§ Given problem
Copy the records word for word, beginning with the line that contains "Between (303,82) and" and continuing through the final line of the records.

═════ Data excerpts

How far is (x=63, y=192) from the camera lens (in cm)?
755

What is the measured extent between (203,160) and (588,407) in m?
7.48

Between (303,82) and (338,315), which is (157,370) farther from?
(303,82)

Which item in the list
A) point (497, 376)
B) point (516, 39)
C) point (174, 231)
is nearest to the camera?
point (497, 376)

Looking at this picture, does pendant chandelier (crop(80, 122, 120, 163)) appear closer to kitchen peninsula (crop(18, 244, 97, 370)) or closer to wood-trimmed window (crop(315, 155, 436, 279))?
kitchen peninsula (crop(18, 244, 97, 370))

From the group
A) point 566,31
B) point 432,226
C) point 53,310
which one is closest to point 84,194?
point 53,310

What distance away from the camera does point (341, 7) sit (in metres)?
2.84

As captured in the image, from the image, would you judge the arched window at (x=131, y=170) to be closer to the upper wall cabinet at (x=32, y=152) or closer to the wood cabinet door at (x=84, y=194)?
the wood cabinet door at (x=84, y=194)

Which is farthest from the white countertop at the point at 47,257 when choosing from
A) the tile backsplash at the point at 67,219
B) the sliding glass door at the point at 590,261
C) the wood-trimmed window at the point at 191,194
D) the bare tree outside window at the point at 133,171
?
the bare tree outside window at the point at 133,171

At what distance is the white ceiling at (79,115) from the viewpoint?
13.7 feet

══════════

§ Result of this task
Between (303,82) and (338,315), which is (157,370) farther from?
(303,82)

Which item in the list
A) point (497, 376)
B) point (516, 39)
C) point (174, 231)
is nearest to the camera?
point (497, 376)

Looking at this picture, does pendant chandelier (crop(80, 122, 120, 163)) appear closer to kitchen peninsula (crop(18, 244, 97, 370)) or closer to wood-trimmed window (crop(315, 155, 436, 279))?
kitchen peninsula (crop(18, 244, 97, 370))

From the group
A) point 566,31
B) point 432,226
C) point 53,310
which one is closest to point 84,194?
point 53,310

What distance away from the camera does point (341, 7) sit (in metres)?
2.84

As captured in the image, from the image, would you judge the arched window at (x=131, y=170) to be closer to the upper wall cabinet at (x=32, y=152) or closer to the wood cabinet door at (x=84, y=194)?
the wood cabinet door at (x=84, y=194)

Which is farthest from the white countertop at the point at 47,257 when choosing from
A) the tile backsplash at the point at 67,219
B) the sliding glass door at the point at 590,261
C) the wood-trimmed window at the point at 191,194
D) the bare tree outside window at the point at 133,171
?
the bare tree outside window at the point at 133,171

At what distance is the white ceiling at (79,115) from the viewpoint?
13.7 feet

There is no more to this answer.